**Exercise directions**
From the reflection on the Boston attack below, reproduce word for word the passage from "Marlon Brando says" to "of great darkness.".

**Supplied passage**
“The horror… the horror…”

Demon-in-a-Box-10-21-10_2

Marlon Brando says these words of Joseph Conrad’s, near the dark end of the deeply powerful film Apocalypse Now…

What happened last week in Boston was surely the act of a heart of great darkness.

But an uncomfortable thought still sits with me, even after the death of one, and capture of the other, of the alleged perpetrators… I’m surprised how strongly I’m feeling this – how this Demon In A Box just won’t go away. I want to be filled only with patriotism, and shock, and grief, and – now – some sort of relief. On some level, I am… But not entirely. There is this Demon that will not take its leave of me…

This Demon is the awareness that this kind of thing happens all the time in Syria, Iran, Iraq, Afghanistan, Pakistan, Miserystan, and all over the world. It happens where people gather to pray, and at markets, coffee shops, weddings, funerals, anywhere… Eight-year-old Afghan children are blown to bits in an instant; Pakistani mothers have their arms or legs torn from their bodies by concussive weapons; hundreds of people are killed, or suffer horrendous injuries, with soul-numbing regularity.

**Provided data**
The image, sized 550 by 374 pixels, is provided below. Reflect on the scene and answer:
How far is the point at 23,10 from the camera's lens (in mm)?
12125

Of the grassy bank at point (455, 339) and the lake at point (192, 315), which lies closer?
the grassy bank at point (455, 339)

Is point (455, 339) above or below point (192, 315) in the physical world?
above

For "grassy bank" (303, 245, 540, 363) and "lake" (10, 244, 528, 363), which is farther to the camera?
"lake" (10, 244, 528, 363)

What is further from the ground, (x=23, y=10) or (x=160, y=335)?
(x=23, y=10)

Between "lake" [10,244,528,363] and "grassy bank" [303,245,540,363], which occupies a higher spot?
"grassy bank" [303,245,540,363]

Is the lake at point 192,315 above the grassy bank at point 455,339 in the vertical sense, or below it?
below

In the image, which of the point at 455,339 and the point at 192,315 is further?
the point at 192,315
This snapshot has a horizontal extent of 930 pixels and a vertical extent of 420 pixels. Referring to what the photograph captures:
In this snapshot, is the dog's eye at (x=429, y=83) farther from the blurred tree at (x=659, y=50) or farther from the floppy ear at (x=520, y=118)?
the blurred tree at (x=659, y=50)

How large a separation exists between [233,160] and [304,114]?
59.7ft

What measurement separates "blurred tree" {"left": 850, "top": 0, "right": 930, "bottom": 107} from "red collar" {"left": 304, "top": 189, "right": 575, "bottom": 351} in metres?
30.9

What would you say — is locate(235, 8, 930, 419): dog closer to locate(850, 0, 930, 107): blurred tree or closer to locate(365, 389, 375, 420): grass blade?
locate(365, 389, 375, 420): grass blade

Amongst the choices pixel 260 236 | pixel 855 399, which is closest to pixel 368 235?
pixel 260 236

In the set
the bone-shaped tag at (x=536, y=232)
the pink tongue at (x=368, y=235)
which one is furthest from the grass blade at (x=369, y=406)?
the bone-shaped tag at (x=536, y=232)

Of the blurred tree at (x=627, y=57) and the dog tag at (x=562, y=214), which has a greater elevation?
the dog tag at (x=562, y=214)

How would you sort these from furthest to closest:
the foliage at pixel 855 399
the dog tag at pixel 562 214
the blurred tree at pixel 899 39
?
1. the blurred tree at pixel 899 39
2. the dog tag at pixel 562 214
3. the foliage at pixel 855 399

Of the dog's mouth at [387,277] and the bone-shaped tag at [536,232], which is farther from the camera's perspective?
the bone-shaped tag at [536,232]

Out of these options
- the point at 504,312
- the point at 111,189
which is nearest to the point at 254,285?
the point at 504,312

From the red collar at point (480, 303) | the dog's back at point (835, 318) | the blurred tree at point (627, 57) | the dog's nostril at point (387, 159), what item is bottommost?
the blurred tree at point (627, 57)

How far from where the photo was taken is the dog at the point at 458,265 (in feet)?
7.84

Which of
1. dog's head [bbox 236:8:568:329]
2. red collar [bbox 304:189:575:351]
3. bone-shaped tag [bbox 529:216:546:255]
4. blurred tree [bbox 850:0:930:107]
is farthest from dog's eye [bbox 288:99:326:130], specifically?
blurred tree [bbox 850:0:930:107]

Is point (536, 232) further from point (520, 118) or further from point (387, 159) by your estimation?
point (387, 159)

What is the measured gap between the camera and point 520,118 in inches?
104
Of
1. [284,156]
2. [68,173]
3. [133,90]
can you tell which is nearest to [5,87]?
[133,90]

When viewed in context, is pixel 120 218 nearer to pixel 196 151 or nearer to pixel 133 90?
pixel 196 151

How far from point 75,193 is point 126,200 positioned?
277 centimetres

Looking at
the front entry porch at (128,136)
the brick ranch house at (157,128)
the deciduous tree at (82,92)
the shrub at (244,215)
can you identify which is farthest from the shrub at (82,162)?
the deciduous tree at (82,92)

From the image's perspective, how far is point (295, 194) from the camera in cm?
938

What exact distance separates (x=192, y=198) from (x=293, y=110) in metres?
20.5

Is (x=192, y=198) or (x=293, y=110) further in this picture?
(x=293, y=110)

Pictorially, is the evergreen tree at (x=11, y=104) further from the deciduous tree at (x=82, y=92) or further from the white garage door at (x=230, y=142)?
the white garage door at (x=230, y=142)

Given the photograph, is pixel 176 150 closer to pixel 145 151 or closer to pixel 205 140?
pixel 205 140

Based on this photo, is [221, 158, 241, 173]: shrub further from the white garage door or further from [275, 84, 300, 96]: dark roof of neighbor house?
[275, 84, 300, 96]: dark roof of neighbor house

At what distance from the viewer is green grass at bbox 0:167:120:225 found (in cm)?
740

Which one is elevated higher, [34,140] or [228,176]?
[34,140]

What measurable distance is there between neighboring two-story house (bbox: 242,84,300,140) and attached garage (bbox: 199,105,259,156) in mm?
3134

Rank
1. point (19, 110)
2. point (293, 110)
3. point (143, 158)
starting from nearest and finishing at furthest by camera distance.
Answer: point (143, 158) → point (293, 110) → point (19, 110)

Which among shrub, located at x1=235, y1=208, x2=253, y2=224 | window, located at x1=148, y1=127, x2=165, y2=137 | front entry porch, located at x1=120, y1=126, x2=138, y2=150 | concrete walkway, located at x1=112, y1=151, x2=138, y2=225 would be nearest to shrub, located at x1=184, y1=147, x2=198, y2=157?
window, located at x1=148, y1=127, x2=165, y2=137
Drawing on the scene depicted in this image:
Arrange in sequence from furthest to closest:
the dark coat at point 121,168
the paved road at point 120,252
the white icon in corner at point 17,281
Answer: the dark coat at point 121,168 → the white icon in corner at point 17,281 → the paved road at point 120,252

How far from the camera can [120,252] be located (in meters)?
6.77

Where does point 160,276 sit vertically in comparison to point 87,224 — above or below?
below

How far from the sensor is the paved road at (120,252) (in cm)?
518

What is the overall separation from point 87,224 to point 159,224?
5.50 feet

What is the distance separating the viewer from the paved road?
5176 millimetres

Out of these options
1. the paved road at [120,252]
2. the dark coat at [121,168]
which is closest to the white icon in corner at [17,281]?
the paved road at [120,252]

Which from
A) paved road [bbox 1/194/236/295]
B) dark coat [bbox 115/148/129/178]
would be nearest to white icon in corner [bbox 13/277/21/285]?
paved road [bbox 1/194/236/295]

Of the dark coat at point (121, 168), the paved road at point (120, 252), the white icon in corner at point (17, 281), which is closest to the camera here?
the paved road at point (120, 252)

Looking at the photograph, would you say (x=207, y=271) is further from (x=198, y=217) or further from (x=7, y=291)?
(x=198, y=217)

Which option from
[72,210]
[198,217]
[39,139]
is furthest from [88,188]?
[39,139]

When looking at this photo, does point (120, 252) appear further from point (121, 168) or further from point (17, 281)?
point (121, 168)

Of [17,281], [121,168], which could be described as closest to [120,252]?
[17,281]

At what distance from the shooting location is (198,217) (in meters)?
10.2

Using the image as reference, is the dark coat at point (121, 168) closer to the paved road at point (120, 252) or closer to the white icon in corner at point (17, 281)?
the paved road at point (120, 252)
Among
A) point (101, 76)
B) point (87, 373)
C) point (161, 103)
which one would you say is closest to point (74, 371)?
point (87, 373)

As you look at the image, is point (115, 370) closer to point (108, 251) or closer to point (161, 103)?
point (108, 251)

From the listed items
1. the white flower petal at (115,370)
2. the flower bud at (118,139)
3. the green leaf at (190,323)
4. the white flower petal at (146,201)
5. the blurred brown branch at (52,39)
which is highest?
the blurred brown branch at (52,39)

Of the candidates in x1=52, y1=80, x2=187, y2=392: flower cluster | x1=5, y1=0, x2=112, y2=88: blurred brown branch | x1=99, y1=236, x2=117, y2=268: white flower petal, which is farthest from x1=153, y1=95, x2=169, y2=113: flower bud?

==

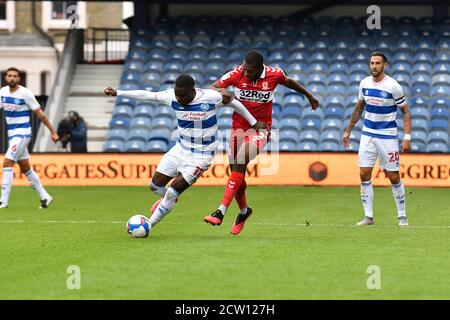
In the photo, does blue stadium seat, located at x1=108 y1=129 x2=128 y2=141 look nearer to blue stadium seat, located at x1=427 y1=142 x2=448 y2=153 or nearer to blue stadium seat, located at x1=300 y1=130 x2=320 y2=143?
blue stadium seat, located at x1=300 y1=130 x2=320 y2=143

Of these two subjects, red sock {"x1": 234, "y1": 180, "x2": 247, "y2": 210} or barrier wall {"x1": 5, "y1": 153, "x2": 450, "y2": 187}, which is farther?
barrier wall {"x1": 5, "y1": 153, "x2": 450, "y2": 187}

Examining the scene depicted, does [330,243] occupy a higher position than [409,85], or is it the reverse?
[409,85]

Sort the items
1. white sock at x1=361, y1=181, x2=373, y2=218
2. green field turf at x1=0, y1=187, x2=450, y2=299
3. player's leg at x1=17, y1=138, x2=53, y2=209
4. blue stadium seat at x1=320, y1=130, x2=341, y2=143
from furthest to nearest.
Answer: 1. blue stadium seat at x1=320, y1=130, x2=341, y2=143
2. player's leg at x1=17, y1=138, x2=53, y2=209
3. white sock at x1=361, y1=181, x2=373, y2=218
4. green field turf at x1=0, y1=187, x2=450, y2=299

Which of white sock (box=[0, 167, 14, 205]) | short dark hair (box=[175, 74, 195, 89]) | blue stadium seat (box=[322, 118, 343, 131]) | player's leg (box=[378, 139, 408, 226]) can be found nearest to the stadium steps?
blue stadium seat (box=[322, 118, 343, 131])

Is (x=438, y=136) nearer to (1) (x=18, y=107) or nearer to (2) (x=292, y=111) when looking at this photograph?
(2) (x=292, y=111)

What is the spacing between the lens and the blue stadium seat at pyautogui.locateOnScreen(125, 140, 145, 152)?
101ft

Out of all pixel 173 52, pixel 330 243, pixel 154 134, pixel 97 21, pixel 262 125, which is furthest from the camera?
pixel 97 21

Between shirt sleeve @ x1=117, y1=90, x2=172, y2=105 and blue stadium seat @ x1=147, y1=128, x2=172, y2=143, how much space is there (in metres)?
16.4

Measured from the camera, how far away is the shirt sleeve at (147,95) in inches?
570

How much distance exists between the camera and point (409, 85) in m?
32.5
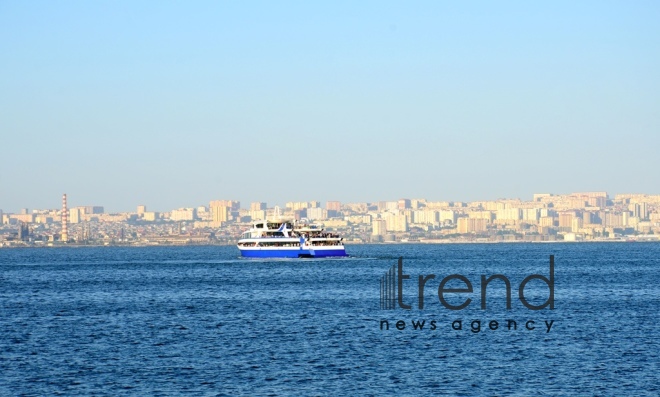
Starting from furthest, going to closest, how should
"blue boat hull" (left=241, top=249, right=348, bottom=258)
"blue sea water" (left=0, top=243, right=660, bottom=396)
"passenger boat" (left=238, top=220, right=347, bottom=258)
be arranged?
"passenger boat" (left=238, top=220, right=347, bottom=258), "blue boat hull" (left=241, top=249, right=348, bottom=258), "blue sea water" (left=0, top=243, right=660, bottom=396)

**Reply to the task**
Marlon Brando says these words of Joseph Conrad’s, near the dark end of the deeply powerful film Apocalypse Now…

What happened last week in Boston was surely the act of a heart of great darkness.